◆ 課題 1
本文の「外商部モノでは」で始まる段落を、主な事実を残して短い箇条書きにまとめること。

◆ 本文
* * * * * * * * *
ご用命とあらば、ゆりかごからお墓まで 万両百貨店外商部奇譚

真梨幸子著 2018年幻冬舎刊行
初出『ポンツーン』『小説幻冬』
「あなたがお望みのものは何でも」改題加筆修正

  • Introduction
  • 第一話 タニマチ
  • 第二話 トイチ
  • 第三話 インゴ
  • 第四話 イッピン
  • 第五話 ゾンビ
  • 第六話 ニンビー
  • 第七話 マネキン
  • 最終話 コドク

外商部モノでは『上流階級 富久丸百外商部』(高殿円)がある。
内容は似ていて無理な顧客の要求にどう応えていくかではあるが、
この作品では真梨幸子らしく登場人物が多すぎて誰が誰だかわからなくなる。
最後の方はホラーでもありミステリでもあり...
「ニンビー」が一番おもしろかった。
* * * * * * * * *
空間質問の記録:
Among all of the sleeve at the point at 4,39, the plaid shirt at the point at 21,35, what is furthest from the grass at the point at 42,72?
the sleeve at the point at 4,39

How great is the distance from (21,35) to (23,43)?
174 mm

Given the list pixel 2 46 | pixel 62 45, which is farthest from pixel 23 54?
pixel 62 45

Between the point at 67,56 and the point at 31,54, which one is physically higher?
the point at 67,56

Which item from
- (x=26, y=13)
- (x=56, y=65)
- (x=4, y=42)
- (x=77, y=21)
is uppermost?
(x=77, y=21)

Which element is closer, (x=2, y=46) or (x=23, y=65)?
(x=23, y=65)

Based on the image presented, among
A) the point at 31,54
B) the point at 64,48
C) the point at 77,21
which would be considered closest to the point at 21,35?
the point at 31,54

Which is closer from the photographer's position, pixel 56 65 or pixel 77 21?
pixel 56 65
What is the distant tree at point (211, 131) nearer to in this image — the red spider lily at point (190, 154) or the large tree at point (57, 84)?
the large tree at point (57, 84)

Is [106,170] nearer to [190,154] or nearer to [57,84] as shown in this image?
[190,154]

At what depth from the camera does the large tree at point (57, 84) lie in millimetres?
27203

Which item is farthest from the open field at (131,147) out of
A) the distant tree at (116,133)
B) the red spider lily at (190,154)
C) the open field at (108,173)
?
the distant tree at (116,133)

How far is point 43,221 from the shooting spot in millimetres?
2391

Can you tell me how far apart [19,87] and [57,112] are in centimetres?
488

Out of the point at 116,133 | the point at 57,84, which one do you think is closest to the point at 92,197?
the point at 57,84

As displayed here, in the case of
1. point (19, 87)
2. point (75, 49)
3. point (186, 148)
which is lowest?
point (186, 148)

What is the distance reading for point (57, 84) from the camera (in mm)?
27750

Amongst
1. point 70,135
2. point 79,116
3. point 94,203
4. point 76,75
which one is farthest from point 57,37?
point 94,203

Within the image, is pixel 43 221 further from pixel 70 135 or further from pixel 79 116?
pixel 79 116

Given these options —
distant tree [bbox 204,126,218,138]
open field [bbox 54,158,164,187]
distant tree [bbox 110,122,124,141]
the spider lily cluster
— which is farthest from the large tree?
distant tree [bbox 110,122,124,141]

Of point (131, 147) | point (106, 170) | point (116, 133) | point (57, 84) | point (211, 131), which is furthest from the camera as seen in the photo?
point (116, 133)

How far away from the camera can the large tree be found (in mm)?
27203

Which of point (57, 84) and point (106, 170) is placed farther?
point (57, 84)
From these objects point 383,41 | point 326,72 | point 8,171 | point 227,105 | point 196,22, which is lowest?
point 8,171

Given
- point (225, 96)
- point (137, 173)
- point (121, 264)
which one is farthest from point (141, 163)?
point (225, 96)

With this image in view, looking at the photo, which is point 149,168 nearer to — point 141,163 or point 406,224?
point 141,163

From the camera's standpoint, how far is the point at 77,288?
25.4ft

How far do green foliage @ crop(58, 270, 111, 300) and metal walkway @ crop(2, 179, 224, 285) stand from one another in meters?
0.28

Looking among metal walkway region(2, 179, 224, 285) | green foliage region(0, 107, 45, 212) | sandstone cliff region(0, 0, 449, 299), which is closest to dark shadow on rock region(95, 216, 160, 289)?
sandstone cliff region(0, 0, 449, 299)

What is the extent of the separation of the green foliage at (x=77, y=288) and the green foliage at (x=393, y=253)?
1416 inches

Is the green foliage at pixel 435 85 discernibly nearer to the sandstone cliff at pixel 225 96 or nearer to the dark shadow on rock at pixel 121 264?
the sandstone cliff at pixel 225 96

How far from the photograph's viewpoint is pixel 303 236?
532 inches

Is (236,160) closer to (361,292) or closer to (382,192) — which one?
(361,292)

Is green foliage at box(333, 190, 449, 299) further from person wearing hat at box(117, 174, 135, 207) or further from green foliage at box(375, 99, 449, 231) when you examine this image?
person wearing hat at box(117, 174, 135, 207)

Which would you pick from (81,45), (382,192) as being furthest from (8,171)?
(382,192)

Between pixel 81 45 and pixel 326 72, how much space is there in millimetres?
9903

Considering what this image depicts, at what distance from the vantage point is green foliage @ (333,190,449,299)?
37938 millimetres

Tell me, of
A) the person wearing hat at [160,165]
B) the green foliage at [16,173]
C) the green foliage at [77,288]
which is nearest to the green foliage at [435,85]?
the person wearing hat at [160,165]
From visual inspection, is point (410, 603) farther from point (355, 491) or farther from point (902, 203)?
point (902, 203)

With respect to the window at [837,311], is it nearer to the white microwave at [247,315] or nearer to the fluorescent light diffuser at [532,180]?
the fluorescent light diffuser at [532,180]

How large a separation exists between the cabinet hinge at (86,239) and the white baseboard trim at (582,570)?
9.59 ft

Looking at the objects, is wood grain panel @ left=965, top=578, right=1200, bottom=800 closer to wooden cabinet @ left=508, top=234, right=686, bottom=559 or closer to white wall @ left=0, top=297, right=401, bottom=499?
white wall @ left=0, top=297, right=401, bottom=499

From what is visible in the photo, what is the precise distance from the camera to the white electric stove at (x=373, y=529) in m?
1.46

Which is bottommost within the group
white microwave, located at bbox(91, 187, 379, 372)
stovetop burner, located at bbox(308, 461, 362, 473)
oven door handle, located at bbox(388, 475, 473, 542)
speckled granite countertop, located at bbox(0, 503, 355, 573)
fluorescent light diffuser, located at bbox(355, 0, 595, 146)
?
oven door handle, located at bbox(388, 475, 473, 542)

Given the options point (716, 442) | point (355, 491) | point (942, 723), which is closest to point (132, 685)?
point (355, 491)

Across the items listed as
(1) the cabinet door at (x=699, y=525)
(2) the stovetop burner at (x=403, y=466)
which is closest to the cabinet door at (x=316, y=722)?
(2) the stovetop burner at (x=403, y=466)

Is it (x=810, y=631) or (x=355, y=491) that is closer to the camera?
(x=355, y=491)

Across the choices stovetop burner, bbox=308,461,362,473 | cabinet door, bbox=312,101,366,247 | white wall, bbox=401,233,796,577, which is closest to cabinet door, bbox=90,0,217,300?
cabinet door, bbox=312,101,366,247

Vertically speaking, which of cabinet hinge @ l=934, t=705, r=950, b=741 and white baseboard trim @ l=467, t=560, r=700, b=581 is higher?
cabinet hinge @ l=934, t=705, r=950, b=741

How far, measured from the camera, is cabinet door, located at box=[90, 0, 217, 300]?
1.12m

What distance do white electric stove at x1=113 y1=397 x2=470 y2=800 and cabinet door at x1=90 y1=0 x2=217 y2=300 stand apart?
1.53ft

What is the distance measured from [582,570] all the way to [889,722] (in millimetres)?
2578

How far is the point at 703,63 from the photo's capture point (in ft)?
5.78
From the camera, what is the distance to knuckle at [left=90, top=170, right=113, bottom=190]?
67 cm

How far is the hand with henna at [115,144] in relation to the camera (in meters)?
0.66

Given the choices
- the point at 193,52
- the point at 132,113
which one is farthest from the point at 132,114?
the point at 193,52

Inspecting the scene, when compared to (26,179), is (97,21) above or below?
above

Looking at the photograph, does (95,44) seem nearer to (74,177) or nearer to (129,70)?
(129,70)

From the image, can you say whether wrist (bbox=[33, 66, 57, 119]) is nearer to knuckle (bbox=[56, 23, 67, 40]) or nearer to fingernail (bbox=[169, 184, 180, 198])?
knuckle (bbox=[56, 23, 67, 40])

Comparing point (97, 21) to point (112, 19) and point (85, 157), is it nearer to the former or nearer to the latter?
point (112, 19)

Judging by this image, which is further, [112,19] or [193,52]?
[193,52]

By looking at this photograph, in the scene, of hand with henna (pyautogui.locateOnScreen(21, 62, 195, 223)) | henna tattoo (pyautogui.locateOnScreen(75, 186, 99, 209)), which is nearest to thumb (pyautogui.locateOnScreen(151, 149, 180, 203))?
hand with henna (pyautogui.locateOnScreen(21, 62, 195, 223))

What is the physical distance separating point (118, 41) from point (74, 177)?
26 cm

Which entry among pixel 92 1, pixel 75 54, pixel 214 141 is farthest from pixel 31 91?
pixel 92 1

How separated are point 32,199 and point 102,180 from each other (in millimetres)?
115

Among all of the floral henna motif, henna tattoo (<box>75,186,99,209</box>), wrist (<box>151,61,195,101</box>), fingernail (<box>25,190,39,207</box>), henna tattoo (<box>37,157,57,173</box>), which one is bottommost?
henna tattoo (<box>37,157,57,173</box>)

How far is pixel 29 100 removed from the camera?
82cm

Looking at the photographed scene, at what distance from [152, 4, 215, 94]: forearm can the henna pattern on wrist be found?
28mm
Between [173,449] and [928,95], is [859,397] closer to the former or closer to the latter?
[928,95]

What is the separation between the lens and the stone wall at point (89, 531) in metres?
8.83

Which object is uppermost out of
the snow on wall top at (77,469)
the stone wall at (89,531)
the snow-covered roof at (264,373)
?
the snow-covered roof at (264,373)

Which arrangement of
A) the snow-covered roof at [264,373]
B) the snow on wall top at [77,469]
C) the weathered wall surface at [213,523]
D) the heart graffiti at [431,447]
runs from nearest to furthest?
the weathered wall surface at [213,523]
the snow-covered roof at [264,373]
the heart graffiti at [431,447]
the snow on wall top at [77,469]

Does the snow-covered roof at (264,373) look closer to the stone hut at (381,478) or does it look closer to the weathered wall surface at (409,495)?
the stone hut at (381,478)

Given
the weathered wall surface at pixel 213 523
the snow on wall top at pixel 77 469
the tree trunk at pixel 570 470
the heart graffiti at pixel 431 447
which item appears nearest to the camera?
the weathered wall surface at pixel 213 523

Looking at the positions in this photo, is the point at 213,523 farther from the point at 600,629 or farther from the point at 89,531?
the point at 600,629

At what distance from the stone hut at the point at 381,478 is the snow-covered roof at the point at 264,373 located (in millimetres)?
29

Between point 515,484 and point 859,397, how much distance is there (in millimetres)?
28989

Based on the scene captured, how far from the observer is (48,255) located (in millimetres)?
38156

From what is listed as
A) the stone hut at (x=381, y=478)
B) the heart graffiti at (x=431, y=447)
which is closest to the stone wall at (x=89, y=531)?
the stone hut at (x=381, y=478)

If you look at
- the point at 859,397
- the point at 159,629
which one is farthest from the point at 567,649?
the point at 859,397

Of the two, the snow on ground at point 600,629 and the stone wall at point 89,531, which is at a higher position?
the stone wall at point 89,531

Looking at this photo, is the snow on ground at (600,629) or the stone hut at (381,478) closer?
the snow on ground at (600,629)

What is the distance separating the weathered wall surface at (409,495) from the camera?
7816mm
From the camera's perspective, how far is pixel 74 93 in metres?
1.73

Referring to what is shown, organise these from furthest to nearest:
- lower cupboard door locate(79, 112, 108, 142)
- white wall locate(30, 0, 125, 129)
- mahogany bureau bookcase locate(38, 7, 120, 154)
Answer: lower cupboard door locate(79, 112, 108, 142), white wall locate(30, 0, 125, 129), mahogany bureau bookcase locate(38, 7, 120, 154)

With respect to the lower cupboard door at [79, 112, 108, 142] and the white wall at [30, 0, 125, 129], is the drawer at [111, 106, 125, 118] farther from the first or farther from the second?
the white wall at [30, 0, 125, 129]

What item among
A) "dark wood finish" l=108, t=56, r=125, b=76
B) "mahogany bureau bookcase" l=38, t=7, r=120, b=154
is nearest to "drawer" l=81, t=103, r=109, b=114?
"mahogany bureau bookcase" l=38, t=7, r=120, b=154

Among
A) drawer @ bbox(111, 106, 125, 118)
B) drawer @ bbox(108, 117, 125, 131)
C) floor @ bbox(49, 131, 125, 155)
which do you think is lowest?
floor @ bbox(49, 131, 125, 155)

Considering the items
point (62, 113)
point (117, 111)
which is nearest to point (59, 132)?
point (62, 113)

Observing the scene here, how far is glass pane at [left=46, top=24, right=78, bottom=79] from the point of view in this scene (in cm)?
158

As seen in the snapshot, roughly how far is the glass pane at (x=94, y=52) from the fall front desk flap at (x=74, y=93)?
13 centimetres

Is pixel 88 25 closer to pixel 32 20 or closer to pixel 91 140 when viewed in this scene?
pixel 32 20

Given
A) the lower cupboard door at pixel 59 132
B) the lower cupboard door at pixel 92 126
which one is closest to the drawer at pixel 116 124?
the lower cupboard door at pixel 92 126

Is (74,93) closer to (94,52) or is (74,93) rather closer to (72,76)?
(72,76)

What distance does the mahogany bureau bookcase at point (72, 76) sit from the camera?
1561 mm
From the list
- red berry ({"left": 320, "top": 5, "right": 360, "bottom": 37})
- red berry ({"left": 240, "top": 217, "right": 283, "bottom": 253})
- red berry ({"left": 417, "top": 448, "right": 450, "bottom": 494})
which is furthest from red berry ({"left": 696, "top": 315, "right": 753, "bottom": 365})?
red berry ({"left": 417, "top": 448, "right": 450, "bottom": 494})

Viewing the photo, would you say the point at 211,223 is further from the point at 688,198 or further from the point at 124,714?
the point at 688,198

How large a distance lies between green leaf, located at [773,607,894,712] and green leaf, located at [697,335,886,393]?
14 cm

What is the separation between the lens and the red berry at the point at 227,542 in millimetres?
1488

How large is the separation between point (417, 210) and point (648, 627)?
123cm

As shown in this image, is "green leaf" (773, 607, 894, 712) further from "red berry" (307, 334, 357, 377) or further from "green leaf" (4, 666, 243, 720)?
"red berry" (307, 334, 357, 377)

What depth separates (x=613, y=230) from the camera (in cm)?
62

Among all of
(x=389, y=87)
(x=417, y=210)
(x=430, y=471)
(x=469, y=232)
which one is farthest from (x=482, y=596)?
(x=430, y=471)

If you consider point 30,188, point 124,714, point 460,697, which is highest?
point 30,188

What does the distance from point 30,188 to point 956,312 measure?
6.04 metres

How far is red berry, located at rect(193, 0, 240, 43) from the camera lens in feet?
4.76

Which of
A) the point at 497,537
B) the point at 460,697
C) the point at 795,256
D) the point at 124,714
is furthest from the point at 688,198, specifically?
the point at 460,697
* * * * * * * * *
◆ 課題 2
記録のうち、文字列「does」を含む行がいくつあるかを数字だけで答えること。大文字と小文字は区別する。

◆ 解答 1
- 外商部を扱った作品には『上流階級 富久丸百外商部』(高殿円)がある。
- どちらも、無理な顧客の要求にどう応えていくかという似た内容である。
- この作品は真梨幸子らしく登場人物が多すぎ、誰が誰だかわからなくなる。
- 終盤はホラーでもありミステリでもある。
- 「ニンビー」が一番おもしろかった。

◆ 解答 2
5